*Prompt*
Rewrite the stretch of data from the line containing "Looking at the image provided, from" through the end, changing "furthest" to "farthest" and leaving everything else unaltered. Return only those lines.

*Exercise data*
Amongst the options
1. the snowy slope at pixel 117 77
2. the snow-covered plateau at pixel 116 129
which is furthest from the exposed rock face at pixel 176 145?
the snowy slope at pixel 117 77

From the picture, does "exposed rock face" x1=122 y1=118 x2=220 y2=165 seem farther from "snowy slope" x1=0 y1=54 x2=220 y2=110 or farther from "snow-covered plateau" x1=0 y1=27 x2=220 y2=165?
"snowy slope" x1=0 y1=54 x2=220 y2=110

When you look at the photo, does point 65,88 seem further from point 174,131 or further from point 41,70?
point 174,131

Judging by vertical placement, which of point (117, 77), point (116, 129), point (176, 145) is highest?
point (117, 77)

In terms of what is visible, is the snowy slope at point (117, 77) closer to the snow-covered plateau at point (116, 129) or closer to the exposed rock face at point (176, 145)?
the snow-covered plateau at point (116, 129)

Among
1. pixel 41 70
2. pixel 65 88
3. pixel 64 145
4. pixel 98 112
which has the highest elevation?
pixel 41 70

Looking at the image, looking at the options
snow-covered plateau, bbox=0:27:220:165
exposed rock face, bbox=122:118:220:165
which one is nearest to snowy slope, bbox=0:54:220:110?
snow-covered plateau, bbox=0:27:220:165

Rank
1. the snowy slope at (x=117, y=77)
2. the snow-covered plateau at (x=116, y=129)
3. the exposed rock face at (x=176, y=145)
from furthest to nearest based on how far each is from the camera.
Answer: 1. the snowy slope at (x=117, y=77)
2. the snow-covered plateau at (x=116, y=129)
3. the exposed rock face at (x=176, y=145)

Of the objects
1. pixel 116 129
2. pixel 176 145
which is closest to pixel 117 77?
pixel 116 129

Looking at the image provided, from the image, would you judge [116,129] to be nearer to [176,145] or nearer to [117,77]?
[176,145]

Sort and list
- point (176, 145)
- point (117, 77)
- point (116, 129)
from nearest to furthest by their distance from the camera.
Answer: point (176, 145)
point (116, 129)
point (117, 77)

*Task response*
Looking at the image provided, from the image, would you judge [116,129] to be nearer to [176,145] or nearer to [117,77]?
[176,145]

Sort and list
- point (176, 145)
- point (117, 77)
- point (116, 129)
from nearest to farthest by their distance from the camera.
Answer: point (176, 145)
point (116, 129)
point (117, 77)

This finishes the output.